Cloudera Impala supports low-latency, interactive queries on Hadoop data sets either stored in Hadoop Distributed File System (HDFS) or HBase, the distributed NoSQL database for Hadoop. Impala’s notion is to use Hadoop as a storage engine but move away from MapReduce algorithms. Instead, Impala uses distributed queries, a concept inherited from massive parallel processing databases. As a result, Impala supports SQL-like query languange (in the same way way as Apache Hive), but can execute the queries 10-100 times fasters than Hive that converts them into MapReduce. You can find more details on Impala in one of the previous posts.
R is one of the most popular open source statistical computing and graphical software. It can work with various data sources from comma separated files to web contents referred by URLs to relational databases to NoSQL (e.g. MongoDB or Cassandra) and Hadoop.
Thanks to the generic Impala ODBC driver, R can be integrated with Impala, too. The solution will provide fast, interactive queries running on top of Hadoop data sets and then the data can be further processed or visualized within R.
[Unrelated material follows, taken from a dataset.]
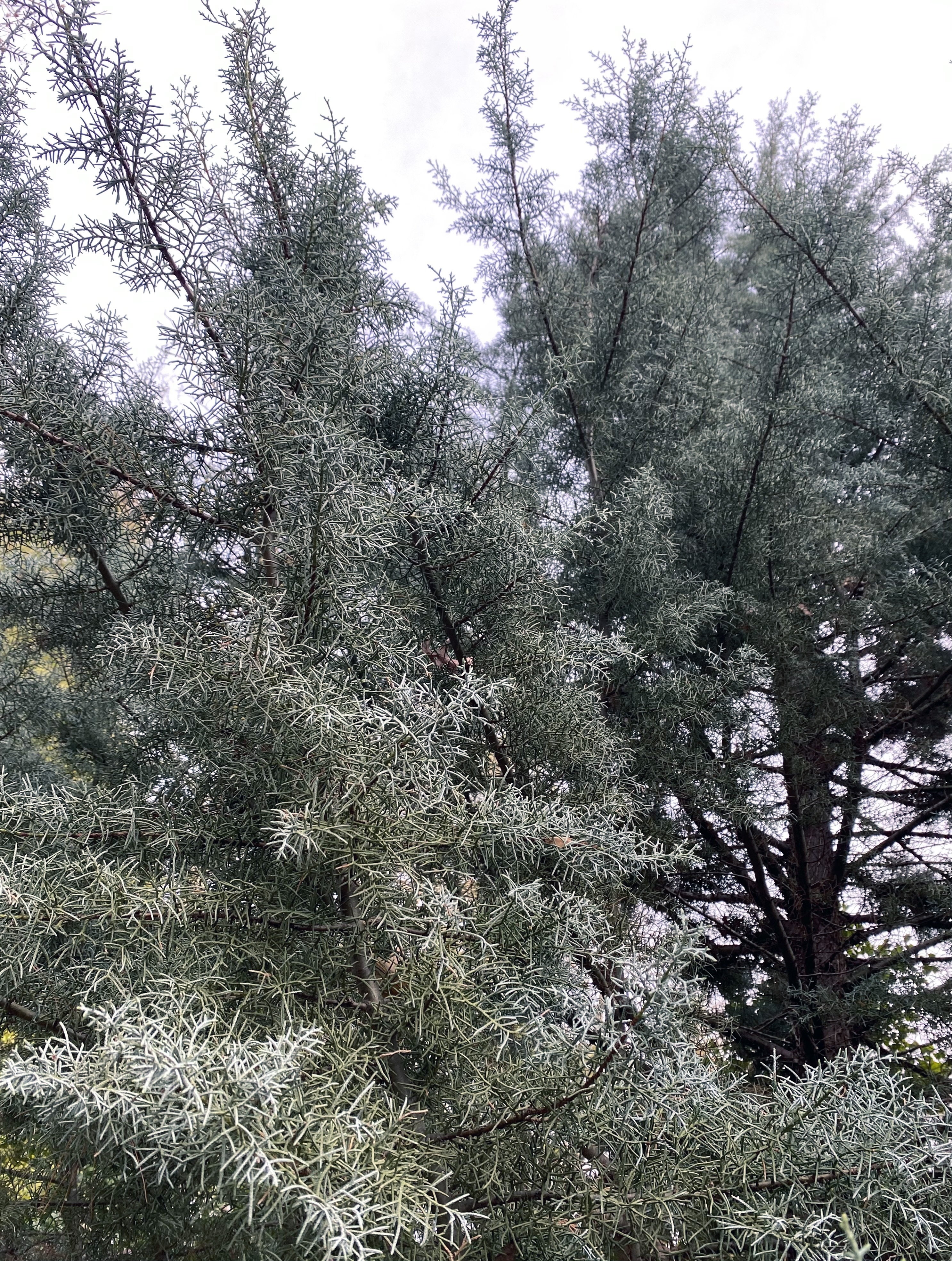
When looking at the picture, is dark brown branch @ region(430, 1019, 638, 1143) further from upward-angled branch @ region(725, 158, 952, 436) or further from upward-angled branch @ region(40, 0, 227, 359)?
upward-angled branch @ region(725, 158, 952, 436)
Cloudera Impala ODBC drivers
As we can see in the diagram below, Impala runs on the top of dataset stored in HDFS or HBase and the users can interact with it in multiple ways.
One option is to use impala-shell which is part of the impala package and provides a command line interface. Other option is to use Hue (Cloduera’s Hadoop User Experience product) that is a web browser based UI offering a query editor among other functions that is capable of run queries against Pig, Hive or Impala.The third option is to use ODBC driver and connect some of the well-known popular BI tools to Impala.
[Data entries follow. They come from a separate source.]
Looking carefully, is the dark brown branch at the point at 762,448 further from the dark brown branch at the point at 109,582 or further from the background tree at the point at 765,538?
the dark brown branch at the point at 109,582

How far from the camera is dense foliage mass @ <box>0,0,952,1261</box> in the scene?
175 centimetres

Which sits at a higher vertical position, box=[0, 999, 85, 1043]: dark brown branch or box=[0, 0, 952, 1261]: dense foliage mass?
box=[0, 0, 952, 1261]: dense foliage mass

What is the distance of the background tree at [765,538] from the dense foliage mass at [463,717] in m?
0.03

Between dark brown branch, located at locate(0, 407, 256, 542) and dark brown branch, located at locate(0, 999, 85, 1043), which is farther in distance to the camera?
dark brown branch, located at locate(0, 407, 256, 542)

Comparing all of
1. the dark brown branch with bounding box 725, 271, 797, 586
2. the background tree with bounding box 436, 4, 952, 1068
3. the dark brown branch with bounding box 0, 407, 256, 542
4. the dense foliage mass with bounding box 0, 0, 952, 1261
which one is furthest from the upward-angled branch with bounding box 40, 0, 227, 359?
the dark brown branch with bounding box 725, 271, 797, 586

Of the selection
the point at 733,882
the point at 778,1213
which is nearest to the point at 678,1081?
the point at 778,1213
Cloudera provides connectors for some of the most popular leading analytics and data visualization tools such as Tableau, QlikView or Microstrategy. It can also offer a generic ODBC driver that can be used to connect various tools. This is the software component that we will use in the post to demonstrate how to integrate R with Cloudera Impala.
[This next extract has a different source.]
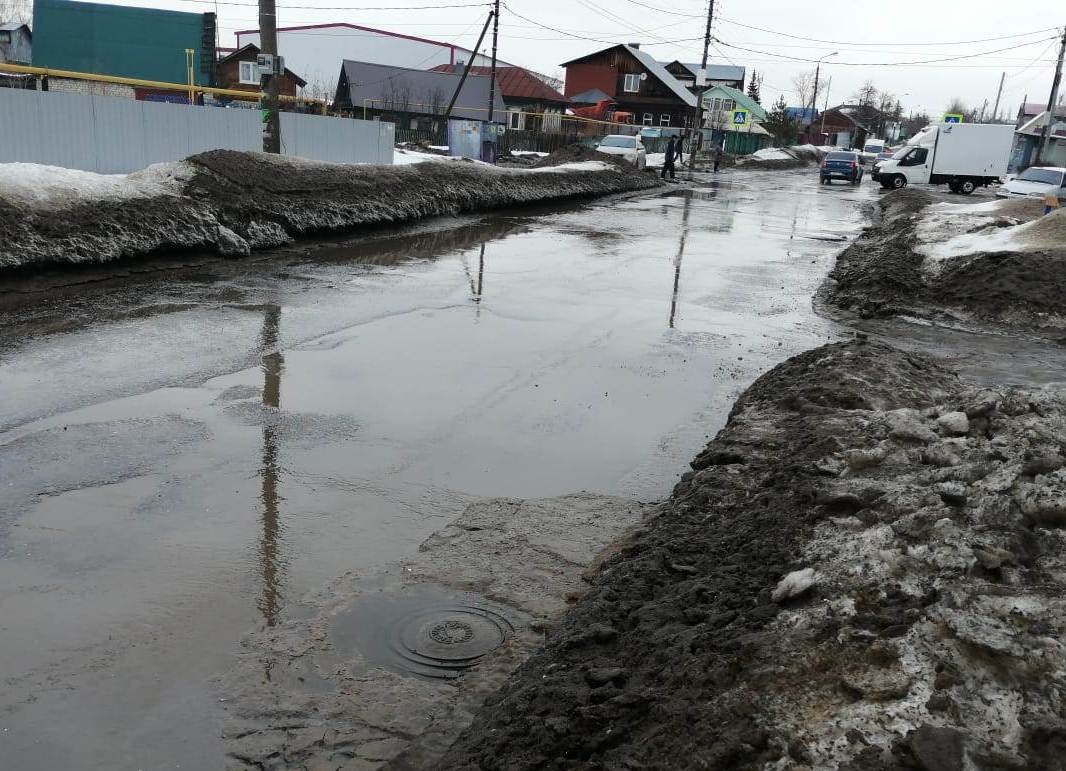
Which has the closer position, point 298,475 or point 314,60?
point 298,475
Install R, RStudio Server, Impala ODBC and RODBC
Impala installation was covered in this post. To install R on a Linux environment (for now Fedora 19 will be used ) we need to execute the following commands:
# Install EPEL package - EPEL stands for Extra package for Enterprise Linux $ sudo rpm -ivh http://mirror.chpc.utah.edu/pub/epel/5/x86_64/epel-release-5-4.noarch.rpm $ sudo yum install R ================================================================================ Package Arch Version Repository Size ================================================================================ Updating: R x86_64 3.0.2-1.el6 epel 20 k Updating for dependencies: R-core x86_64 3.0.2-1.el6 epel 46 M R-core-devel x86_64 3.0.2-1.el6 epel 90 k R-devel x86_64 3.0.2-1.el6 epel 19 k R-java x86_64 3.0.2-1.el6 epel 20 k R-java-devel x86_64 3.0.2-1.el6 epel 20 k libRmath x86_64 3.0.2-1.el6 epel 116 k libRmath-devel x86_64 3.0.2-1.el6 epel 24 k Transaction Summary ================================================================================ Upgrade 8 Package(s)
R comes with a command line interpreter but if you want to have a more convenient development environment, you may prefer to use RStudio. RStudio has a desktop version as well as a web browser based alternative called RStudio Server. They can be downloaded for free from RStudio website. We will use RStudio Server in this post.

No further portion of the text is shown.